Central nervous system toxicity, manifested by convulsions, is potentially lethal in the diver.

Pulmonary toxicity is more likely in the longer exposures of saturation chamber diving or hyperbaric oxygen therapy.

Oxygen also has a major role in therapy of many diving disorders.

Toxicity can be avoided by controlling the inspired partial pressure of oxygen and/or the duration of exposure. It can be delayed by intermittent exposure.

The normal partial pressure of oxygen (PO2) in air is approximately 0.2 ATA. Although essential for survival, oxygen may become toxic at an elevated PO2, and the complex systems we have for defending ourselves from oxygen toxicity are a testament to the evolutionary pressure to use this highly reactive molecule. A rise in the inspired oxygen fraction (FIO2), an increase in the environmental pressure or a combination of both will elevate the inspired PO2 (PIO2).

High PIO2 has several physiological effects on the body. Although increased PIO2 has no direct effect on ventilation, there is a decrease in alveolar and arterial carbon dioxide (CO2) buffering tension caused by the reduction in CO2-carrying capacity of haemoglobin. Other physiological responses to high oxygen include vagally mediated bradycardia and vasoconstriction of intracranial and peripheral vessels. There is a small rate-dependent fall in cardiac output.

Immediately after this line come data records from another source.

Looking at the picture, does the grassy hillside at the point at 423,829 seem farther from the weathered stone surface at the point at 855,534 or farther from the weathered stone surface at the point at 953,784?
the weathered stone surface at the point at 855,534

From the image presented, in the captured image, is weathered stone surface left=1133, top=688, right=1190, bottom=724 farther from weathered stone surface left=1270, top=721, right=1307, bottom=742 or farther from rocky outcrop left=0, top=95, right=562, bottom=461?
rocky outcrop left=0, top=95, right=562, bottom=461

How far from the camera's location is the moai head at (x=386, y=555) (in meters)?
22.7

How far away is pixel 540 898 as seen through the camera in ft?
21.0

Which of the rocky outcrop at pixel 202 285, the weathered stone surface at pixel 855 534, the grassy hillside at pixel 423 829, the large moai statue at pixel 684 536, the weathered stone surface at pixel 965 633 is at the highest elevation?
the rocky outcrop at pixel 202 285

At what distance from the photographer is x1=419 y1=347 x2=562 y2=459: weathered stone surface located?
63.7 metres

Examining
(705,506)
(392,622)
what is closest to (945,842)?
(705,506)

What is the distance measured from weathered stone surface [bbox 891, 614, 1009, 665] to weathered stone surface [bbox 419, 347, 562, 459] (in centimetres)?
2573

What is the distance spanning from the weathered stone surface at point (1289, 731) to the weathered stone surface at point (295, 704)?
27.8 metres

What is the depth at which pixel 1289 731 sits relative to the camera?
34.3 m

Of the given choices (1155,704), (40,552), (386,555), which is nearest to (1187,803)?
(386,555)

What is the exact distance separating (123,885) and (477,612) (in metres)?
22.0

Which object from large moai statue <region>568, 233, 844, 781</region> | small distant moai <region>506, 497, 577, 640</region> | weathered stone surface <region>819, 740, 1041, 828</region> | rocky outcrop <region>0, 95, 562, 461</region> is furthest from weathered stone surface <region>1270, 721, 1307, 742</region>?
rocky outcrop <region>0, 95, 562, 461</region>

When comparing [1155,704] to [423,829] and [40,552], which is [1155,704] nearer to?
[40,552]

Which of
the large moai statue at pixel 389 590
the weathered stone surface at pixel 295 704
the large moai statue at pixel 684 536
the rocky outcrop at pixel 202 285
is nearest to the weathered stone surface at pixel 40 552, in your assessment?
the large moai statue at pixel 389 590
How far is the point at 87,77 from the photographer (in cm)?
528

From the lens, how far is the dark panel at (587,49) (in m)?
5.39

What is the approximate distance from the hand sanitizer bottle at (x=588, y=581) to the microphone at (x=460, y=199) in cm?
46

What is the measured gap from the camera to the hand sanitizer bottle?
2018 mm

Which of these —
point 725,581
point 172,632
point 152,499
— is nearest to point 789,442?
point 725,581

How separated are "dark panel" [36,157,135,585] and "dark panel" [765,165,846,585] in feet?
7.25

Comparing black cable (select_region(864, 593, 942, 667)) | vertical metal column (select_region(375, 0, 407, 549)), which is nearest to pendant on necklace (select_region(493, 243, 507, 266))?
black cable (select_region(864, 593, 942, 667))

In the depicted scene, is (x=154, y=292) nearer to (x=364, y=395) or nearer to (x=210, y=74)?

High PIO2 is known to be associated with retinopathy of prematurity in pre-term infants and lung damage, convulsions, red blood cell suppression, visual defects, myopia and cataracts in adults. In vitro, toxic effects on cells of many other organs have also been demonstrated.

In diving, toxic effects on the central nervous system (CNS) and lungs are of prime importance, and only these are discussed in detail. The CNS threshold is above 1.5 ATA, and the pulmonary threshold is 0.55 ATA. At 1.6 ATA oxygen, pulmonary toxicity is the limiting factor regarding duration of exposure, whereas at higher pressures neurological toxicity is of prime concern.

In both the CNS and lungs there is a latent period before the onset of detectable toxicity. This delay enables high PO2 to be used for increasingly short periods as the PIO2 rises (Figure 17.1).

Predicted human pulmonary and central nervous system (CNS) tolerance to high-pressure oxygen
Figure 17.1 Predicted human pulmonary and central nervous system (CNS) tolerance to high-pressure oxygen.

In diving and diving medicine, oxygen toxicity is possible in the following situations:

  1. Closed-circuit and semi-closed-circuit rebreathing equipment.
  2. Use of high FIO2 mixtures.
  3. Saturation diving.
  4. Situations in which oxygen is used to shorten decompression times.
  5. Oxygen therapy for diving disorders (pulmonary only, and with prolonged use).
  6. Therapeutic recompression.
  7. Respiratory failure (e.g. near drowning).